If a flood is coming, homeowners can dismantle the structure’s bamboo skeleton from its permanent foundation and move it to higher ground. Bigger buildings, such as community centers, stand on stilts several feet high.
Lari plan is to build 1 million homes in clusters of about 5,000 dwellings to sprout up across Pakistan’s most flood-damaged areas. Each of these permanent homes would cost just $176, Lari said. Each village shares its resources — community kitchens, vegetable and fish farms, chicken coops and production centers. The clusters also encourage women to be breadwinners and decision-makers — a principle deeply important to Lari, who broke through a male-dominated field to become Pakistan’s first practicing female architect.

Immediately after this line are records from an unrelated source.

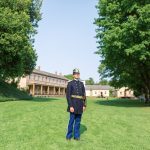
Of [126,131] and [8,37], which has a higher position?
[8,37]

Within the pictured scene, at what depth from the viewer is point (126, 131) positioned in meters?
14.2

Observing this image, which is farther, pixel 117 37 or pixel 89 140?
pixel 117 37

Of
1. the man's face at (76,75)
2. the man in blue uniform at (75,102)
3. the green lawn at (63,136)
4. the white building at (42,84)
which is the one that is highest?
the white building at (42,84)

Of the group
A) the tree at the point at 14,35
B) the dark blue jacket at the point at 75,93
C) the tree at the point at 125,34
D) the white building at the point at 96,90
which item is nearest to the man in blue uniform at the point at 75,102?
the dark blue jacket at the point at 75,93

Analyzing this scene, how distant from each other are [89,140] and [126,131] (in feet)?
9.99

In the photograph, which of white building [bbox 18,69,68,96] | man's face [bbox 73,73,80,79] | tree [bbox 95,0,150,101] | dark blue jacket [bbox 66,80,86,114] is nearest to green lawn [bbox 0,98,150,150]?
dark blue jacket [bbox 66,80,86,114]

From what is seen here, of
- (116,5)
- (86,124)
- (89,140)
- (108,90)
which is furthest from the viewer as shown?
(108,90)

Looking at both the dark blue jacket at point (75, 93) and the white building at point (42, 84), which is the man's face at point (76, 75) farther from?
the white building at point (42, 84)

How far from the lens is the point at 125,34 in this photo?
33.1m

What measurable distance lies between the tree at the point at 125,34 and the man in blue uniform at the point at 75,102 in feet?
67.8

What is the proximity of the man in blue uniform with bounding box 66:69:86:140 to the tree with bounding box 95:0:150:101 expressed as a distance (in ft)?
67.8

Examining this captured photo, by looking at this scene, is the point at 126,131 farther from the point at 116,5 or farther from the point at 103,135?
the point at 116,5

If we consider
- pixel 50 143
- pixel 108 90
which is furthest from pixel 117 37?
pixel 108 90

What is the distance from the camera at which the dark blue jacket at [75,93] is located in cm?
1166
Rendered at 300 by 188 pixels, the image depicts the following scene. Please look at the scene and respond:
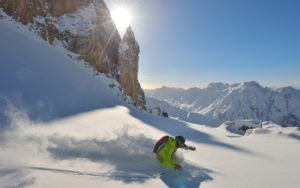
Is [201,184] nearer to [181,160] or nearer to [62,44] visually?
[181,160]

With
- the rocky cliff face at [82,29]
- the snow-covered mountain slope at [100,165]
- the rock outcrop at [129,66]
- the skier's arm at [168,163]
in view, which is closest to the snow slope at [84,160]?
the snow-covered mountain slope at [100,165]

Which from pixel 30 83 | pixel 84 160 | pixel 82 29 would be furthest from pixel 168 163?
pixel 82 29

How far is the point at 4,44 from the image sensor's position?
756 centimetres

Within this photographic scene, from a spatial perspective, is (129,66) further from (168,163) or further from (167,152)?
(168,163)

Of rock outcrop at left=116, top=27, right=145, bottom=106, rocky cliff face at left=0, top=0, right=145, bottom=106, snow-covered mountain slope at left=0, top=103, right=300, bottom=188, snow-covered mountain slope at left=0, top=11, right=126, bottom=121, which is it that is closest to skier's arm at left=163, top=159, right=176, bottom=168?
snow-covered mountain slope at left=0, top=103, right=300, bottom=188

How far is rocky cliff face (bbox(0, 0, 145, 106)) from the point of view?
1911 centimetres

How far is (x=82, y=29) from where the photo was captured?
25.3 meters

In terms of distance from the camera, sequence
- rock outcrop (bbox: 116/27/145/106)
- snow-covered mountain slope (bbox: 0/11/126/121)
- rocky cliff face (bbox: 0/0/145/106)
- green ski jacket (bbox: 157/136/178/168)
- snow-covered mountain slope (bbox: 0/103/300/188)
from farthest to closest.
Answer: rock outcrop (bbox: 116/27/145/106)
rocky cliff face (bbox: 0/0/145/106)
snow-covered mountain slope (bbox: 0/11/126/121)
green ski jacket (bbox: 157/136/178/168)
snow-covered mountain slope (bbox: 0/103/300/188)

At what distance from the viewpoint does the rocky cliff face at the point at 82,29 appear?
1911 cm

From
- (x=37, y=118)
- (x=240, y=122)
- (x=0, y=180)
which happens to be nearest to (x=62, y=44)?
(x=37, y=118)

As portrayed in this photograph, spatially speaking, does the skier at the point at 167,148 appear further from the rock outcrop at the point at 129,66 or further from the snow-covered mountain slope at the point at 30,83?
the rock outcrop at the point at 129,66

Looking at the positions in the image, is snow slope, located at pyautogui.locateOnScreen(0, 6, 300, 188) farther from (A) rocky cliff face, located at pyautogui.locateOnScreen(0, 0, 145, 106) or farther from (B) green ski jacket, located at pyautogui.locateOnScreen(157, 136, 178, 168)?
(A) rocky cliff face, located at pyautogui.locateOnScreen(0, 0, 145, 106)

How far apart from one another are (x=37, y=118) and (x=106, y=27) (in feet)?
103

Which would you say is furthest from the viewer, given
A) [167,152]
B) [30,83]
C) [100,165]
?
[30,83]
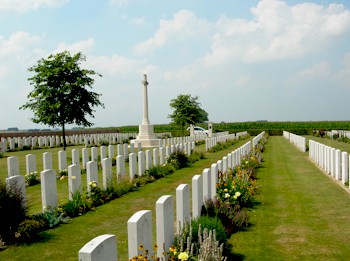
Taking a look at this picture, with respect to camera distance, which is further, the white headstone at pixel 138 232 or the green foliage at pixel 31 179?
the green foliage at pixel 31 179

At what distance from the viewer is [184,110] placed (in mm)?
45125

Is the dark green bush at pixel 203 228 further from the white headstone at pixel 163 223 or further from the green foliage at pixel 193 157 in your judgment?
the green foliage at pixel 193 157

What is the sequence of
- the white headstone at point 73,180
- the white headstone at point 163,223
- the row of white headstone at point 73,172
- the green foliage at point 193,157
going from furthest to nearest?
the green foliage at point 193,157
the white headstone at point 73,180
the row of white headstone at point 73,172
the white headstone at point 163,223

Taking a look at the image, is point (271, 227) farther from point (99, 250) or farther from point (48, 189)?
point (99, 250)

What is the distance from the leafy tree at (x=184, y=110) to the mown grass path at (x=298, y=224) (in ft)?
109

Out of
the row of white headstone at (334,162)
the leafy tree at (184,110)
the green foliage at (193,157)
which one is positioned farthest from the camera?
the leafy tree at (184,110)

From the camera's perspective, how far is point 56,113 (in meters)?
18.9

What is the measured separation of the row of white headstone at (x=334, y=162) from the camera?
10731mm

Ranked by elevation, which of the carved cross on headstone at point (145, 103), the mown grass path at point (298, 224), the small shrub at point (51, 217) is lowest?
the mown grass path at point (298, 224)

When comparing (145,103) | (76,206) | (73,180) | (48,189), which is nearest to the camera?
(48,189)

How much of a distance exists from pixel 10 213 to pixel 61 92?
13.2 metres

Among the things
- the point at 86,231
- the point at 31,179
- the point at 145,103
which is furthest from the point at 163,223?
the point at 145,103

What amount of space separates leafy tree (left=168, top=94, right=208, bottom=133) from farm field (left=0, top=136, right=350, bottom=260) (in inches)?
1333

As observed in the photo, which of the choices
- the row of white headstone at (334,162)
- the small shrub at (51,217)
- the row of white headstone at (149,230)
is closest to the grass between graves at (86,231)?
the small shrub at (51,217)
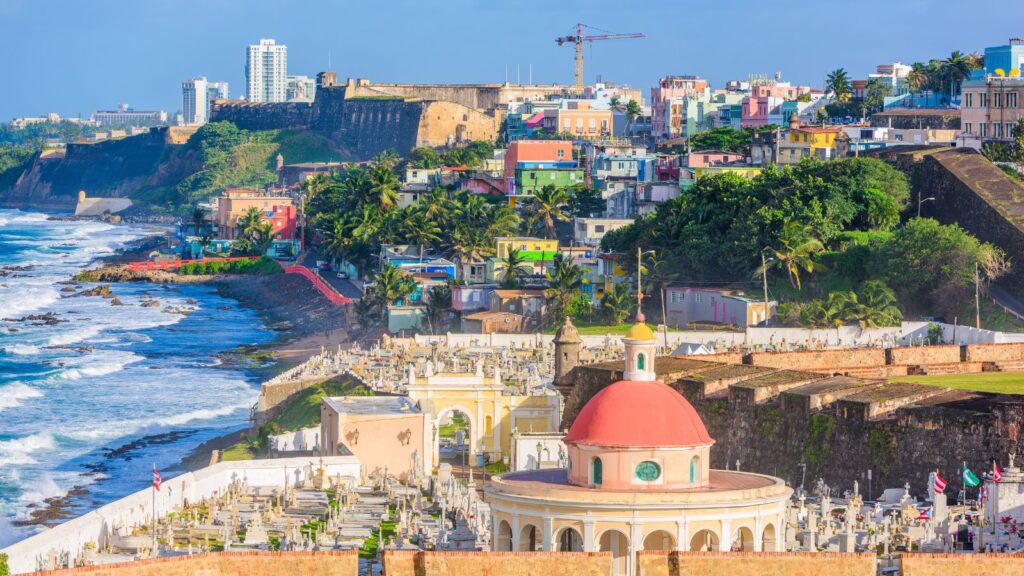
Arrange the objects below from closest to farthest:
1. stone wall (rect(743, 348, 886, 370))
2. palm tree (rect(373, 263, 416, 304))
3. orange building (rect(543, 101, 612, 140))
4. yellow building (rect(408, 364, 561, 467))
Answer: yellow building (rect(408, 364, 561, 467)) < stone wall (rect(743, 348, 886, 370)) < palm tree (rect(373, 263, 416, 304)) < orange building (rect(543, 101, 612, 140))

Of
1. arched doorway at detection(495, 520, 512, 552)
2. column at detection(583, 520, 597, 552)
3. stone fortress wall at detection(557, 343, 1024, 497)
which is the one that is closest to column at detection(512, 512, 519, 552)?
arched doorway at detection(495, 520, 512, 552)

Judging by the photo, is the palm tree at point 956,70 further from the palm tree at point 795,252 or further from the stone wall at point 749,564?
the stone wall at point 749,564

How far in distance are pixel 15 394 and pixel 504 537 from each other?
55.7 meters

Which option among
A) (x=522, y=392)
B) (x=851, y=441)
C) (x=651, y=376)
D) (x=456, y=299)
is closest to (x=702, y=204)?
(x=456, y=299)

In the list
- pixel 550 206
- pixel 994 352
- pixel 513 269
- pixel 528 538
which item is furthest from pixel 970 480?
pixel 550 206

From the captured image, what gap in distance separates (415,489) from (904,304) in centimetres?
3941

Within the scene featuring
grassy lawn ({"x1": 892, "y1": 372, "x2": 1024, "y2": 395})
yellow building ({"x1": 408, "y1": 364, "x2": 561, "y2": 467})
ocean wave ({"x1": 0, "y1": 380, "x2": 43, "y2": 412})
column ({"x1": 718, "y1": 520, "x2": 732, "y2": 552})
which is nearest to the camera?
column ({"x1": 718, "y1": 520, "x2": 732, "y2": 552})

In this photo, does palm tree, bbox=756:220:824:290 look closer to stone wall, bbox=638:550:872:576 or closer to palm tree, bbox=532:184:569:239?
palm tree, bbox=532:184:569:239

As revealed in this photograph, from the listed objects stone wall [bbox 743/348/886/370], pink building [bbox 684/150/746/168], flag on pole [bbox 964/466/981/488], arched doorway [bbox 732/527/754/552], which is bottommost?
flag on pole [bbox 964/466/981/488]

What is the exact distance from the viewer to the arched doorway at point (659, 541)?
3067cm

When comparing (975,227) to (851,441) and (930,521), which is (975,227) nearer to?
(851,441)

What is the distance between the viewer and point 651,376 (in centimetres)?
3331

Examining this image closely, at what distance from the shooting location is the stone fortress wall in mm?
46594

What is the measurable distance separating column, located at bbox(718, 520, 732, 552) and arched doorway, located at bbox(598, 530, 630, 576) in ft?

Now 82, Lari continues to carve her own way. While others working to rebuild after recent floods are relying on donations, she’s funding her project through microloans meant to jump-start small businesses within the communities, so every cluster of homes will ultimately pay for itself. “I am no longer relying on outside funding,” she said. “My communities will reach the target themselves with their own resources.”
“If I could find a way to spread it everywhere — if I could go cluster by cluster, hub by hub, I want to do it that way.” Lari said.